18 - Christine Oliver Jungu
Christine Oliver Jungu a 25 ans et elle est originaire du district de Maridi, dans le comté de Maridi (Western Equatorial State). Christine a étudié en RDC où elle a terminé l’école primaire dans le camp de réfugiés Kaka en 1999 et la deuxième année de l’école secondaire à « Institute Wando » en 2002. Le comté de Maridi compte une population de 82 461, et dispose d’un hôpital, de 4 centres de santé primaire et de 10 unités de santé primaire.
Les cursus de la première année (9 mois sur 18 mois de formation) et le calendrier 2011
Les 18 étudiantes admises au centre de formation de Maridi et parrainées par les donateurs de l’AMREF France, effectuent depuis mars des activités de formation, en première année, réparties en trois trimestres :
- Le premier trimestre de formation, cours de Mars à Mai 2011
- Le deuxième trimestre de stage pratique, de Juin à Aout 2011
- Le troisième trimestre, incluant 1 mois et demi de cours et un mois et demi de stage pratique, de Septembre à Novembre 2011.
Description du cursus de formation
Premier trimestre
La formation comprend des modules qui permettent aux étudiantes d’acquérir des connaissances sur la pratique du métier de sages-femmes communautaires. Pour cela, le centre de formation de Maridi accueille des professeurs qui inculquent aux futures sages-femmes les valeurs et les principes de la profession et du savoir-faire, autour des domaines suivants :
- Anatomie et physiologie
- Soins d’urgence
- Soins primaires / Soins communautaires
- Nutrition
- Microbiologie
- Santé infanto-maternelle et planning familial
- Soins obstétriques
- Infirmerie de base
- Pratique de laboratoire
Ces cours seront sanctionnés par un premier examen qui aura lieu à la dernière semaine du mois de Mai.
Deuxième trimestre
Pour permettre aux étudiants d’accéder à des compétences pratiques et d’avoir de l’expérience, l’AMREF collabore avec l’hôpital de Maridi, où les étudiantes peuvent réaliser un stage pratique de trois mois autour de ces thèmes :
- Infirmerie
- Pratique de laboratoire
- Soins prénatals
- Education à la santé
- Vaccination
- Accouchements
- Planning familial
Troisième trimestre
Après le premier stage interne, les étudiantes reprennent les cours débutés en mars qui incluent une formation en Pharmacologie.
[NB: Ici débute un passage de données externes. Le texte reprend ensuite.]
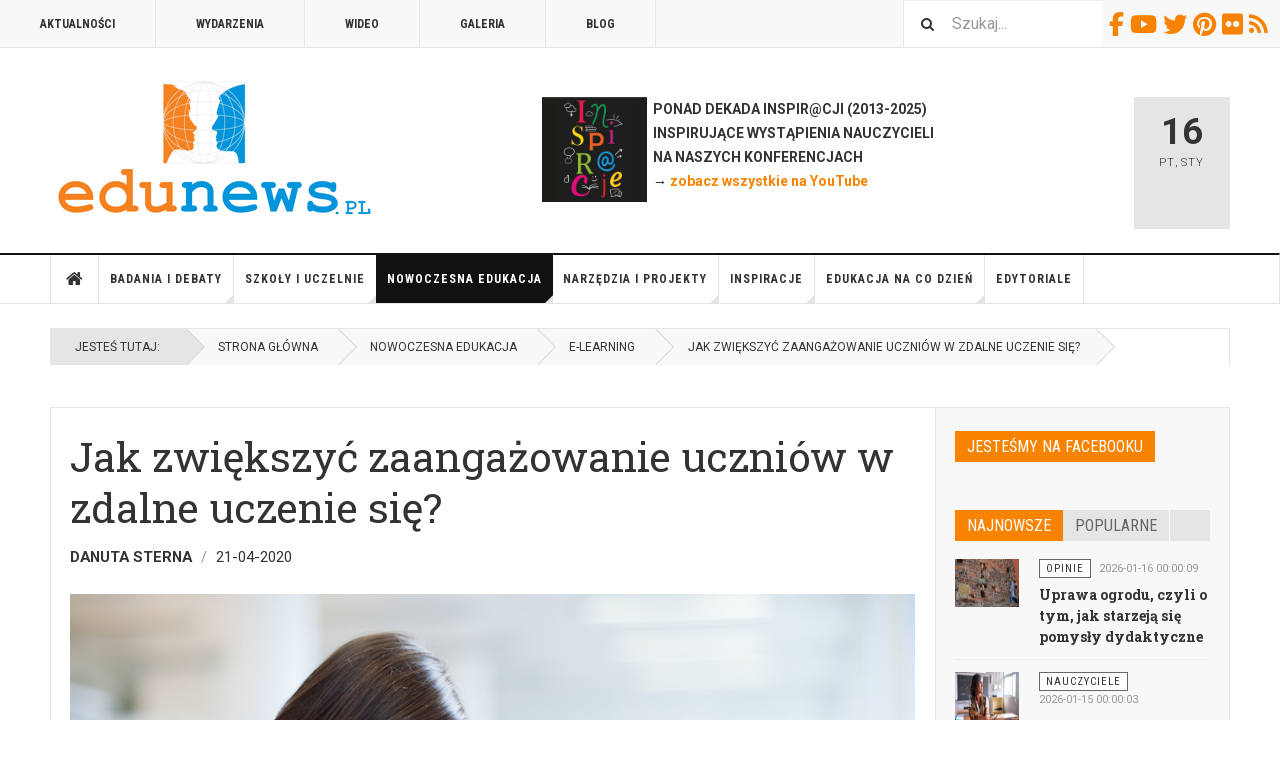

--- FILE ---
content_type: text/x-json; UTF-8;charset=UTF-8
request_url: https://www.edunews.pl/index.php?option=com_komento&lang=&Itemid=652&_ts=1768527291640
body_size: 16
content:
[{"type":"resolve","data":["7b2bf8f6fe8151d408d98e1cbd44857c"]}]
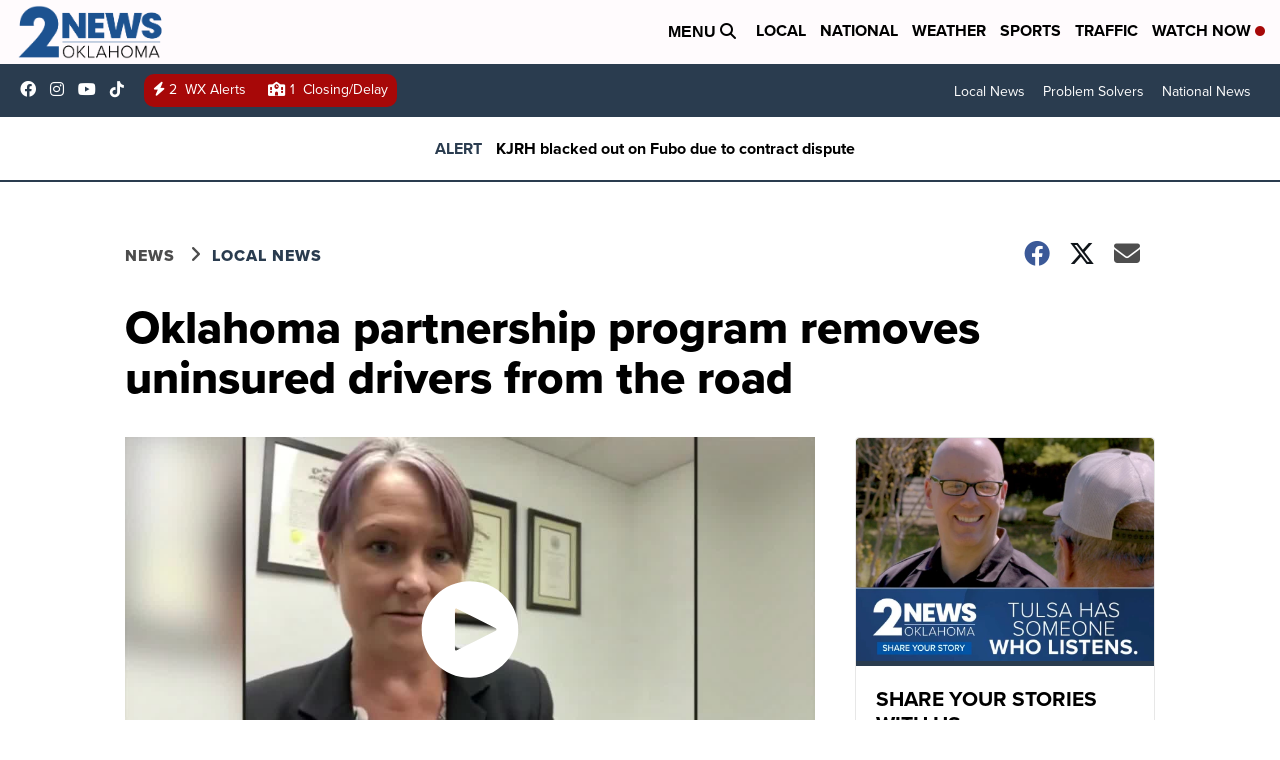

--- FILE ---
content_type: application/javascript; charset=utf-8
request_url: https://fundingchoicesmessages.google.com/f/AGSKWxXclrSMKQ0eLpQJ5R4TbM9LsVHsRyEL8vlEVXe_Z1fx9byiEoOgGzCFNDC6hwCwgkDIIGfuxNiiYFSnrFu55kRw6g4GKmVP8Rbd9l87MDRhrkrz3mKBBJLqC8H_-fPi3-alGferqrtPF1SDeZ4dicOxkiDEnmoLrRln_5D-3VFTSkKLPHLnSk3VnDj_/_/splash_ads_/thdgoogleadsense./scanscout..org/ads_/ads-250.
body_size: -1291
content:
window['133b9061-7124-47c8-965b-1b3fb044b0a2'] = true;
Ayant acquis un bon niveau et les compétences nécessaires, les futures sages-femmes retournent à l’hôpital de Maridi pour un second stage pratique de Octobre à Novembre 2011, pour améliorer ultérieurement leurs compétences en :
- Soins prénatals
- Education à la santé
- Vaccination
- Accouchements
Les examens de la première année sont prévus à la fin du mois de Novembre 2011. Les étudiantes qui auront réussi seront admises en seconde année de la formation. Si une étudiante n’échoue que sur trois modules, elle bénéficiera d’une seconde chance. En revanche, les étudiantes ayant échoué sur plus de trois modules ne pourront pas continuer la formation.